This content has been clinically reviewed by Deirdre Stewart, M.D.
Kids and pets go together like peanut butter and jelly. But many new parents put off getting a dog or cat because of worries about allergies and asthma, as well as other safety concerns.
Worry not though, because studies suggest that a family pet may actually be good for your child's health.
Recent research has indicated that newborns who live with dogs or cats are less likely to develop pet allergies and asthma when they get older. Being around pets may also lower an infant’s risk of coughs and sniffles during the first year of life.

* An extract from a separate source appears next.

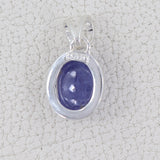 Natural Tanzanite Silver Pendant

This research comes from a study published in JAMA Pediatrics in 2015 that showed that children who had a dog in the house in the first year of life were 13 percent less likely to develop asthma by the time they were 6 years old than those from dog-free homes. Additional studies have similar findings regarding newborn exposure to dogs and feline friends in reducing asthma risk.
More good news: the study—which used data from a Swedish registry of more than 1 million children—also found that children growing up on farms with animals had a 50 percent reduction in their risk of asthma at school age.
A recent review article that examined a large number of studies also found evidence that in newborns with no family history of allergy, those exposed to dogs in infancy may be less likely to develop allergies down the road.
The key here, though, is timing—household pets had to be under the same roof while the child was an infant for the reduced risk of allergies and asthma.